» **Reading text**:
The link @texases provided summarizes it pretty well. There is probably 1/2 of an inch of adjustability, adjusted with screws on top of the rods.

Looks to me like the main adjustment is a single screw the moves the rods holder up and down.

There is a main adjustment there as well, but I didn’t touch that one, so it’s still at factory spec.

From the link:

the wifes finger… you have to adjust the center screw so the rod holder can fully seat… then turn the side screws so the metering rods are just touching /bottomed out in the jets… this equalizes the heights… makes for a better running motor.

Since the the center screw is “right” it looks like you raise the needles with their individual screws so you can “seat” the rod holder (gently push it down with your finger), then lower each until just touching as described in the quote.

You’re right. I didn’t read that page carefully enough. I’ll try that and see how it goes.

Beyond the metering rod adjustment – which I’m certain you can solve, don’t panic on that – here’s a couple of tips I learned last time I rebuilt my truck’s carb.

  • Wear eye protection , preferably a full face shield, any time you are spraying anything, including plain air, into the carb or its orifices. With the various tubes and chambers inside, no telling where the spray will come back out, and often it will shoot forcefully right back at your face.

» **What the task requires**:
Can you quote the carburetor thread word for word, starting at "Beyond the metering" and ending at "my truck’s carb."?

» **Recorded data**:

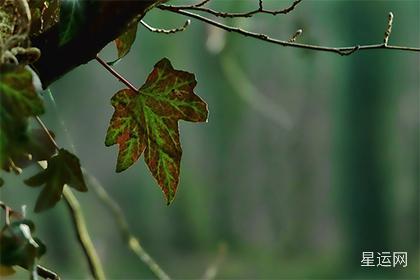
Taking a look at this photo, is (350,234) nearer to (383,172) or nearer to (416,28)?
(383,172)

» **Response**:
Beyond the metering rod adjustment – which I’m certain you can solve, don’t panic on that – here’s a couple of tips I learned last time I rebuilt my truck’s carb.